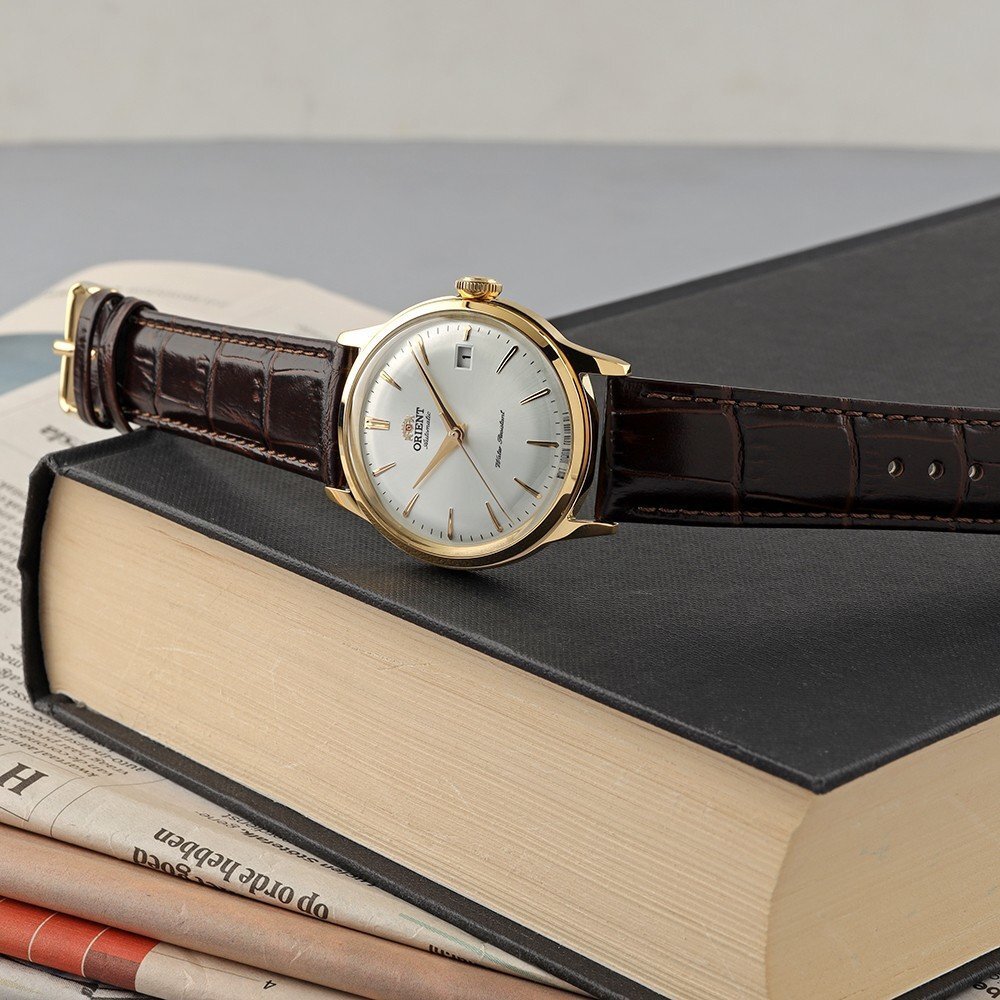 Orient watch on a book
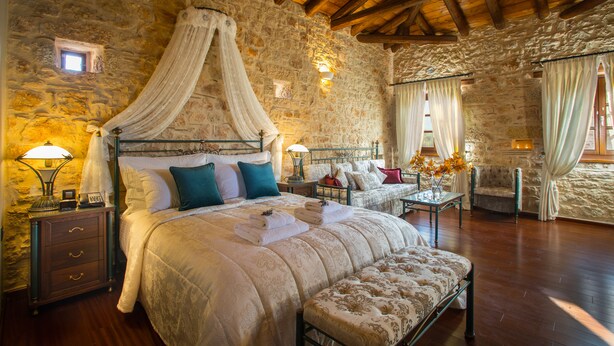 A bedroom with a stone wall, wooden ceiling beams, a four-poster bed, bedside tables with lamps, and a bench. - Mystras Grand Palace Resort & Spa (Sparta)
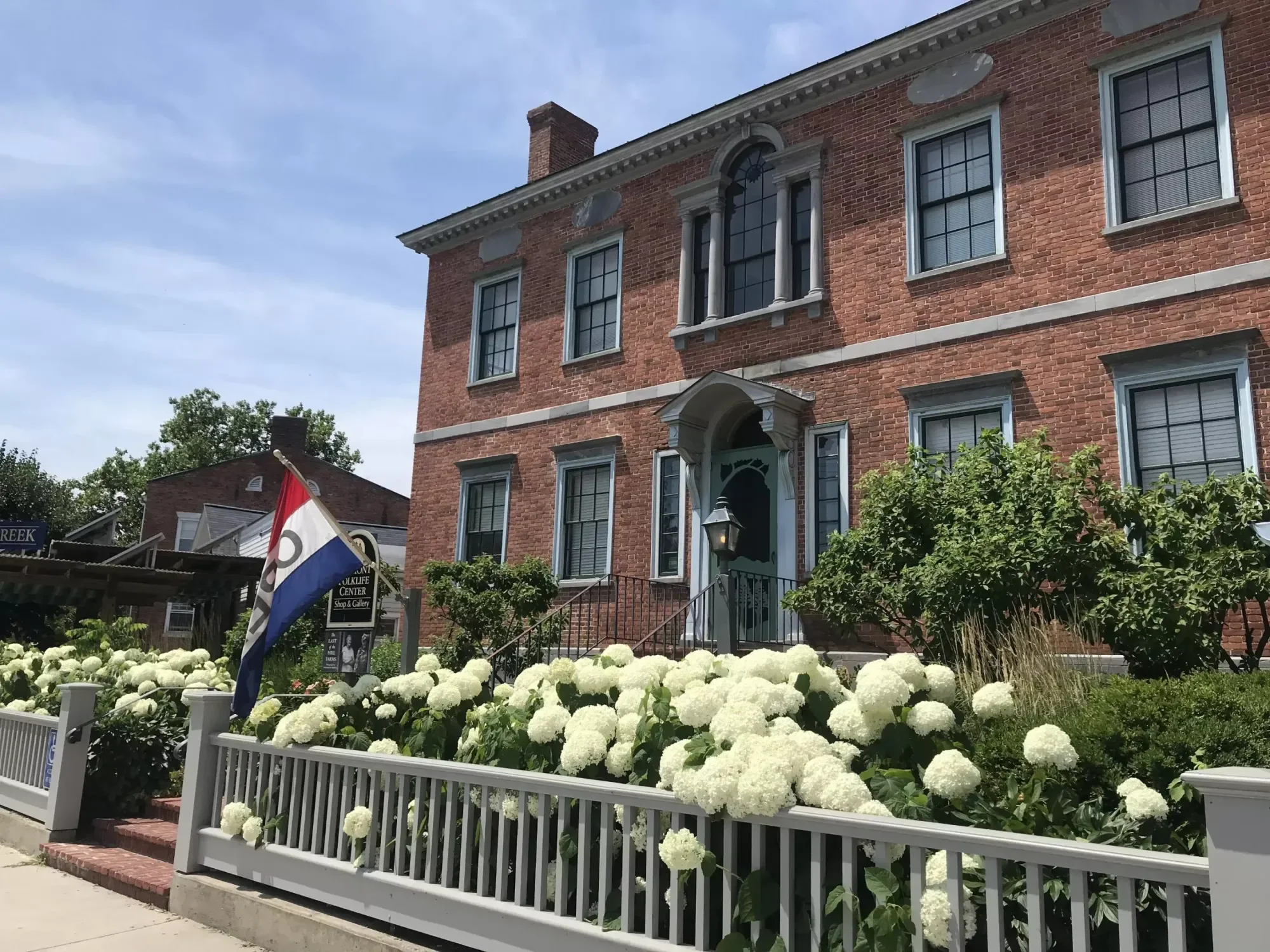 A brick building with multiple windows and a front door with a small awning, surrounded by white hydrangea flowers and some greenery, with a flagpole and a flag in front.
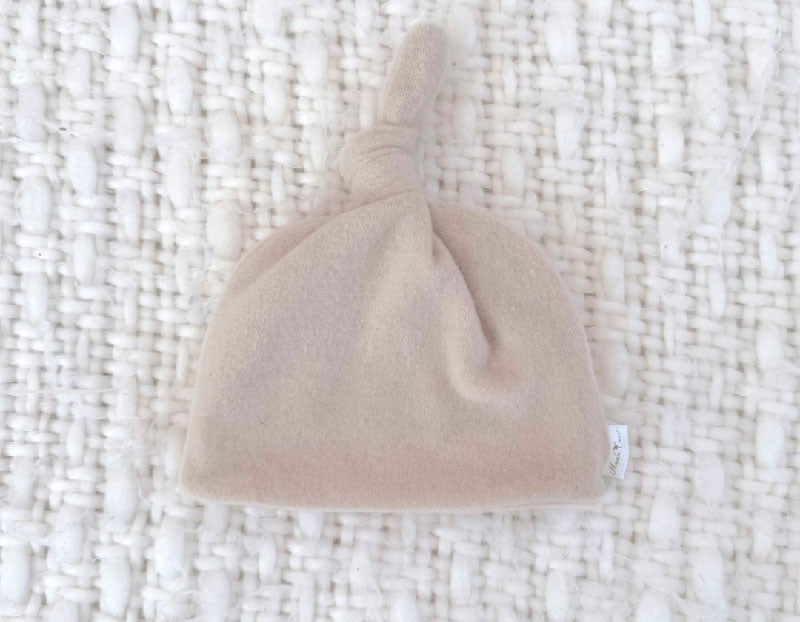 Adorable knotty beanie available in luxurious Plush Latte fabric.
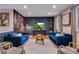 Cozy living room with plush blue sofas, a statement wall, and natural light creating a warm and inviting atmosphere at 12292 W 65Th Ave, Arvada, CO 80004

### [ACTIVITY]
The line containing "A bedroom with" and every line after it, through the end of the material above, are to be printed exactly; no pictures belong in the output.

### [EXERCISE RESPONSE]
 A bedroom with a stone wall, wooden ceiling beams, a four-poster bed, bedside tables with lamps, and a bench. - Mystras Grand Palace Resort & Spa (Sparta)
 A brick building with multiple windows and a front door with a small awning, surrounded by white hydrangea flowers and some greenery, with a flagpole and a flag in front.
 Adorable knotty beanie available in luxurious Plush Latte fabric.
 Cozy living room with plush blue sofas, a statement wall, and natural light creating a warm and inviting atmosphere at 12292 W 65Th Ave, Arvada, CO 80004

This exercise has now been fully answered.